Freitag, 19. Juni 2015

Live-Review: Heavy Days in Doomtown (Part II)

Und hier direkt der zweite Teil vom Heavy Days in Doomtown Bericht, den die Kollegen Nezyrael und Sunny während ihres Aufenthalts in Kopenhagen recherchiert haben. Wer den ersten Teil verpasst hat findet den entsprechenden Link hier.


Freitag
Neuer Tag, neue Location; Was sich im Umkreis “Ungdomshuset” schimpft und sich meiner Erfahrung und Nachfrage nach etwa in "Shit I don't even fucking know what it means, man" übersetzen lässt hat alles was das Herz begehrt: Zwei Locations, mehrere Bars verschiedenster Angebote, Merchandise, betrunkene am Mittag, dass übliche Aufgebot eben. Um 17 Uhr dürfen dann die Herren von BLACK COBRA selbigen Ort für das diesjährige Heavy Days eröffnen und bieten mit Gitarre und Schlagzeug einen relativ entspannten Einstieg. Ob das geplant war ist allerdings eher fraglich. Die Menge wackelt etwas unmotiviert vor der größeren der beiden Bühnen und applaudiert zwar brav nach jedem Song, lässt sich aber nicht wirklich mitreißen. Möglicherweise liegt es am fehlenden Bier, möglicherweise an dem Mangel einer Bassgitarre die den ganze Gig etwas zahnlos klingen lässt, aber BLACK COBRA weiß trotz netten Riffs und überdurchschnittlichem Drumming einfach noch nicht zu überzeugen. Vielleicht war die ganze Sache etwas zu punkig für die Zuhörer. Jedenfalls ist dieser Gig mehr von der Bar als von der Bühne aus zu genießen.

[Sunny]

Eine absolut willkommene Abwechslung auf dem Festival stellen die Dänen von WEAK dar; schließlich vertreten diese das sträflich und unrechtmäßig vernachlässigte Genre des Sludge. Ebenfalls scheint es fast empörend zu sein selbige dann auch noch auf die kleine Bühne zu verbannen und vor der Welt im dichten Rauch der umstehenden Massen zu verschließen, denn WEAK beweisen das zumindest die Musik mit diesem Namen zu unrecht betitelt ist. Langsam, dissonant, heavy, aggressiv; alles was man sich vom Weihnachtsmann nur wünschen kann, verpackt in pechschwarzes Geschenkpapier das beim aufmachen blutet: 

WEAK waren verdammt gut. Vielleicht hilft es auch das man nicht hört wenn sie sich verspielen. Jedenfalls macht der gesamte Gig eine Menge Spaß, bildet die Speerspitze einer zu Unrecht unterrepräsentierten Stilrichtung und stellen vollkommen zufrieden. Ohne Vorbehalt an alle weiterzuempfehlen.
[Sunny]

Eines der Schwergewichte durfte am Freitag dann schon relativ früh auf die Bühne, und so betraten um halb acht die Motown-Boys von ACID WITCH das Ungdomshuset.

★ ★ ★ ★

> [Gestellte Aufgabe A]: Kopiere aus dem Konzertbericht den Abschnitt zwischen "WEAK waren verdammt" und "WITCH das Ungdomshuset.", beide eingeschlossen.
> [Gestellte Aufgabe B]: Um wie viel Uhr eröffnen BLACK COBRA laut dem Konzertbericht das Heavy Days im Ungdomshuset?

★ ★ ★ ★

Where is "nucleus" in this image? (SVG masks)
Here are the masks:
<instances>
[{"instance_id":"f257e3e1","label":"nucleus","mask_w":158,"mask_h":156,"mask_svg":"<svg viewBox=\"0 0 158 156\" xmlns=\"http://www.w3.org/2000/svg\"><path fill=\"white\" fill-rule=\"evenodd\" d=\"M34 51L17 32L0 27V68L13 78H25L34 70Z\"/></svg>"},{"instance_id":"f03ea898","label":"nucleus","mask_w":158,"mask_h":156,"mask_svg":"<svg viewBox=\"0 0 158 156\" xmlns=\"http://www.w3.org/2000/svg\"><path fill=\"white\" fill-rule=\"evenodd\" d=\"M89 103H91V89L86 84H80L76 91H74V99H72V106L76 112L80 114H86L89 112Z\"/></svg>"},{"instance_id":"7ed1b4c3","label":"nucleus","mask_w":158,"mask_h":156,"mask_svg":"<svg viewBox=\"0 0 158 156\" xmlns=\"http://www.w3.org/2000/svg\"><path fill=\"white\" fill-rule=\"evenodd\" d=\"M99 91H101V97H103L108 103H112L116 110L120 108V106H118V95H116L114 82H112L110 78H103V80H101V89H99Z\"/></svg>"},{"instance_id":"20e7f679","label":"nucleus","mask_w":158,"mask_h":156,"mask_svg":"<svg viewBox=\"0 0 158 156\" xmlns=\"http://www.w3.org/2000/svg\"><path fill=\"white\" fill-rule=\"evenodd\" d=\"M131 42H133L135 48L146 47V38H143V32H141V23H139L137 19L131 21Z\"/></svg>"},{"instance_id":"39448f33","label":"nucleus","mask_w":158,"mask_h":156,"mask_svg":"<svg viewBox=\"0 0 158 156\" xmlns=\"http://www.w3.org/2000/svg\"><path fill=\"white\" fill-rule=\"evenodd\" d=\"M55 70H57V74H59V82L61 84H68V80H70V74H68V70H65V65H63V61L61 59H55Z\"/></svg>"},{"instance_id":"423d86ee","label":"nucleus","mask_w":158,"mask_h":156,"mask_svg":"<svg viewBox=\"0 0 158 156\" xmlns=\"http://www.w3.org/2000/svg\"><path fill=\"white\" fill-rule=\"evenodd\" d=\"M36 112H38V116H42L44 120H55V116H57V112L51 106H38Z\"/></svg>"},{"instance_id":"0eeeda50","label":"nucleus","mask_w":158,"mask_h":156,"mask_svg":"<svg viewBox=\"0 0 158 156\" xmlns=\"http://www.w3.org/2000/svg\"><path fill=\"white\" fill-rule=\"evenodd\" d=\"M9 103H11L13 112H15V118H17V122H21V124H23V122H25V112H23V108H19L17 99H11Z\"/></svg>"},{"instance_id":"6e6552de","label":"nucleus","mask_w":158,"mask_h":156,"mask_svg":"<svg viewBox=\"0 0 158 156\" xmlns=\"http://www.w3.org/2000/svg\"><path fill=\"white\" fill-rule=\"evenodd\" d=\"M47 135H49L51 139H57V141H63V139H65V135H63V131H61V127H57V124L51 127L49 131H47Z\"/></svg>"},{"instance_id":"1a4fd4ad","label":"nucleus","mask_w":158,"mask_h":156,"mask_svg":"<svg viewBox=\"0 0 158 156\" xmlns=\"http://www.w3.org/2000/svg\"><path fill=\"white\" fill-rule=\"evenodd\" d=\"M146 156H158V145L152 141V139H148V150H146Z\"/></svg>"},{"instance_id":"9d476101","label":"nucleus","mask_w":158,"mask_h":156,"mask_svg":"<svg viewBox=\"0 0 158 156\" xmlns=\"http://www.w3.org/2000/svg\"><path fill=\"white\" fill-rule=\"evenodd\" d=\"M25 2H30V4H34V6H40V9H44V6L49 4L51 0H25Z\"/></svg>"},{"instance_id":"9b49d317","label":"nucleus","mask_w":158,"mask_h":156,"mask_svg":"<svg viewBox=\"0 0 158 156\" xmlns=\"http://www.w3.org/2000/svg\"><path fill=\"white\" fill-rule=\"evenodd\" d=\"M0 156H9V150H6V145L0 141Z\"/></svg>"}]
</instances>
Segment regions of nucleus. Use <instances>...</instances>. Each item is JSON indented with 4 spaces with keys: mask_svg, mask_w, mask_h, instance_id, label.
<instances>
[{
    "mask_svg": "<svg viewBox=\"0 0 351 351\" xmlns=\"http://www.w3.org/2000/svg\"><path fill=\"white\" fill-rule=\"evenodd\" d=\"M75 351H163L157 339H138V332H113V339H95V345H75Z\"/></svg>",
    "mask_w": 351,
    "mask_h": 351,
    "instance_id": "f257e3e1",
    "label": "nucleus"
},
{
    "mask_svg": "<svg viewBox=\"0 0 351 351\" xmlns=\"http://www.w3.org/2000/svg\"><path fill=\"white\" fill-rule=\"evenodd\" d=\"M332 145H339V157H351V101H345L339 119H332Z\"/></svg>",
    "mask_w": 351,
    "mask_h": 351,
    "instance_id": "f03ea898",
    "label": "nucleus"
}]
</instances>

★ ★ ★ ★

> [Ergebnis A]:
WEAK waren verdammt gut. Vielleicht hilft es auch das man nicht hört wenn sie sich verspielen. Jedenfalls macht der gesamte Gig eine Menge Spaß, bildet die Speerspitze einer zu Unrecht unterrepräsentierten Stilrichtung und stellen vollkommen zufrieden. Ohne Vorbehalt an alle weiterzuempfehlen.
[Sunny]

Eines der Schwergewichte durfte am Freitag dann schon relativ früh auf die Bühne, und so betraten um halb acht die Motown-Boys von ACID WITCH das Ungdomshuset.

> [Ergebnis B]: Um 17 Uhr.